Cuando un perro muestra signos de agresividad hacia su familia, otros animales o personas ajenas al entorno familiar, no conviene restarle importancia. Así lo advierte el veterinario Carlos Rodríguez, director de Como el perro y el gato, que insiste en la necesidad de actuar desde el primer momento.
"Esto es algo que tenemos que tomarnos en profundidad y con ayuda de un profesional de forma inmediata al primer signo de agresividad de un perro", explica en Por fin. De hecho, señala que comportamientos aparentemente menores, como que el animal gruña cuando alguien se acerca a su comida o a un objeto que considera suyo, pueden ser una señal de alarma: "Esa es la puerta abierta a que lo siguiente sea un mordisco".
La genética, uno de los factores clave
Según apunta Rodríguez, la agresividad tiene distintos orígenes, y uno de ellos es la propia genética. "Hay problemas que vienen instaurados en el disco duro del animal y nosotros no podemos quitarlos", señala, aunque insiste en que la educación del animal puede ayudar a reducir determinadas conductas. Por ello, considera fundamental informarse antes de elegir un perro, especialmente en el caso de determinadas razas. "Hay razas que son más cañeras, más fuertes y que generalmente se destinan al trabajo, pero no a compañía".
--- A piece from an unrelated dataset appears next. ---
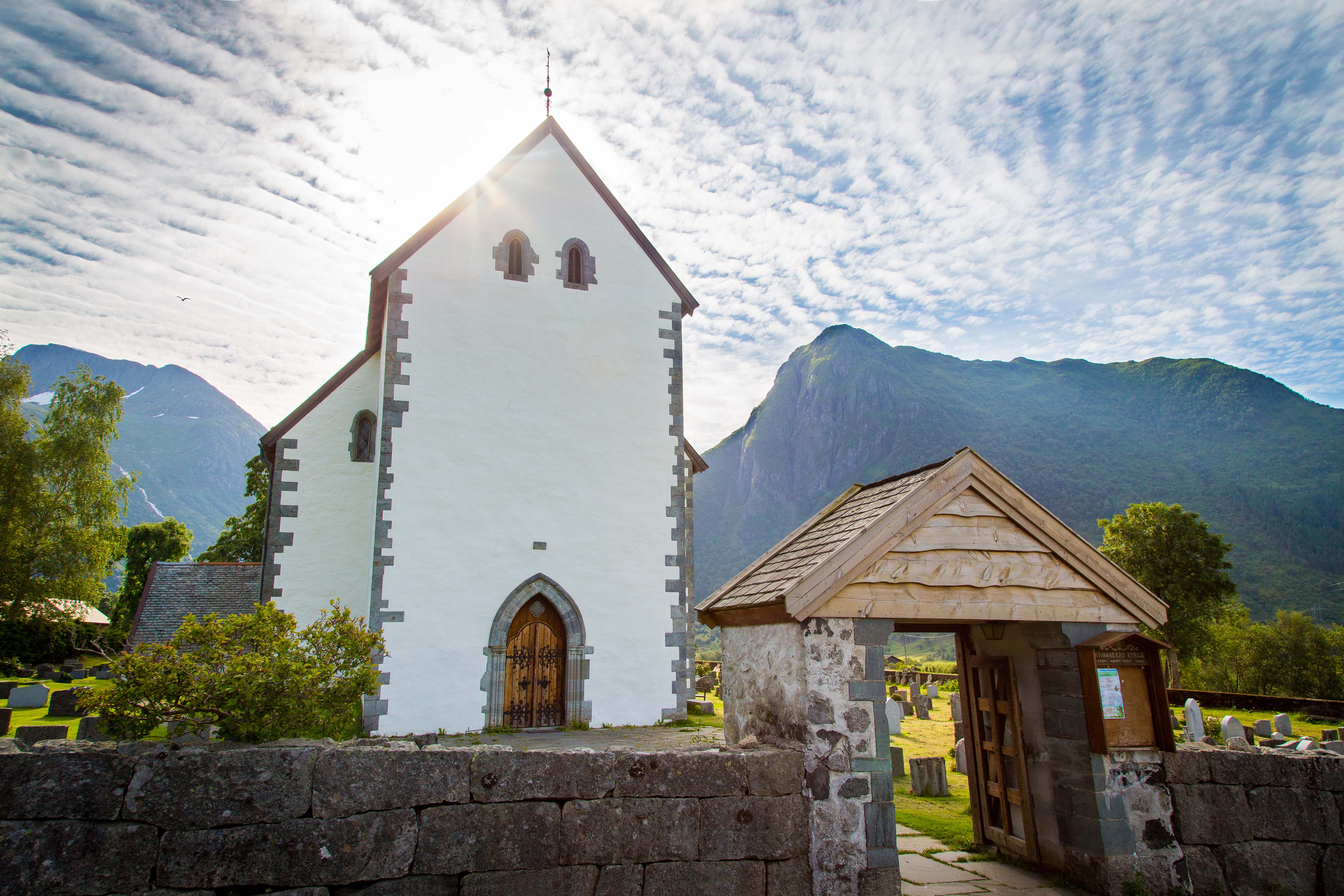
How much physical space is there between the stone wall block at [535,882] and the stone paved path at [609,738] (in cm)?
532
Las hormonas y el comportamiento
Junto a la genética, las hormonas también desempeñan un papel importante. El veterinario destaca especialmente la influencia de las hormonas sexuales tanto en machos como en hembras. En estas últimas, situaciones como el celo, la gestación o la protección de una camada pueden provocar cambios significativos en el comportamiento.
Además, recuerda que determinados trastornos hormonales pueden estar detrás de conductas agresivas. "Hay veces que hay alteraciones en la tiroides" que pueden desencadenar este tipo de respuestas. En esos casos, explica, una simple analítica puede detectar el problema y permitir que el tratamiento médico reduzca o elimine la agresividad.
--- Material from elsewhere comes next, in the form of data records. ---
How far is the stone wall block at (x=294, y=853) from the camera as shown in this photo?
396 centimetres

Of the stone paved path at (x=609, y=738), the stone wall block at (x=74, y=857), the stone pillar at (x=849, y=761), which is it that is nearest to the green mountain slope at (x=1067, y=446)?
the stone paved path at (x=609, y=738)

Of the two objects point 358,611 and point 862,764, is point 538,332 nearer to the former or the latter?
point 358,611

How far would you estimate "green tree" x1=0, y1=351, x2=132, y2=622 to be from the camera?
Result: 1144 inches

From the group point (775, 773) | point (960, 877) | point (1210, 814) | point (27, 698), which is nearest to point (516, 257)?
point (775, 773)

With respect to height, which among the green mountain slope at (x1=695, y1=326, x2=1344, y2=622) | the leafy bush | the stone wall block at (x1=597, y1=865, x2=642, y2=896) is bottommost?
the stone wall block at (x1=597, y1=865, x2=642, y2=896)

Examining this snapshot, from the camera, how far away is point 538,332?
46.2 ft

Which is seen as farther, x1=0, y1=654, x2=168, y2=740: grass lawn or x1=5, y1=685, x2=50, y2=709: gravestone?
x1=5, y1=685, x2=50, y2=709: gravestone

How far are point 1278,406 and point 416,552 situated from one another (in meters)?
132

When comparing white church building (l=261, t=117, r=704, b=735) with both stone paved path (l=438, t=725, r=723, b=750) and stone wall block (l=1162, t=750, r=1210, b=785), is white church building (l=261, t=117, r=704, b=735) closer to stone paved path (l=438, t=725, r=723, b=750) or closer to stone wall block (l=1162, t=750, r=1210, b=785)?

Otro de los factores que pueden provocar reacciones inesperadas es el dolor. Rodríguez compara esta situación con la de una persona que sufre una dolencia intensa y rechaza el contacto físico. "Cualquier tipo de enfermedad que le provoque dolor al animal evidentemente le va a tener en una situación incómoda".
Educación y coherencia en casa
Más allá de las cuestiones puramente biológicas, el veterinario pone el foco en la responsabilidad de los propietarios. "Todo el mundo que hay en casa tiene que dar los mismos comandos al animal". Las contradicciones en las normas o en la forma de relacionarse con el perro pueden generar desestabilización y favorecer problemas de comportamiento.
En cualquier caso, el mensaje final es claro: "Si vemos que no somos capaces de educar a nuestro perro, vamos a un especialista".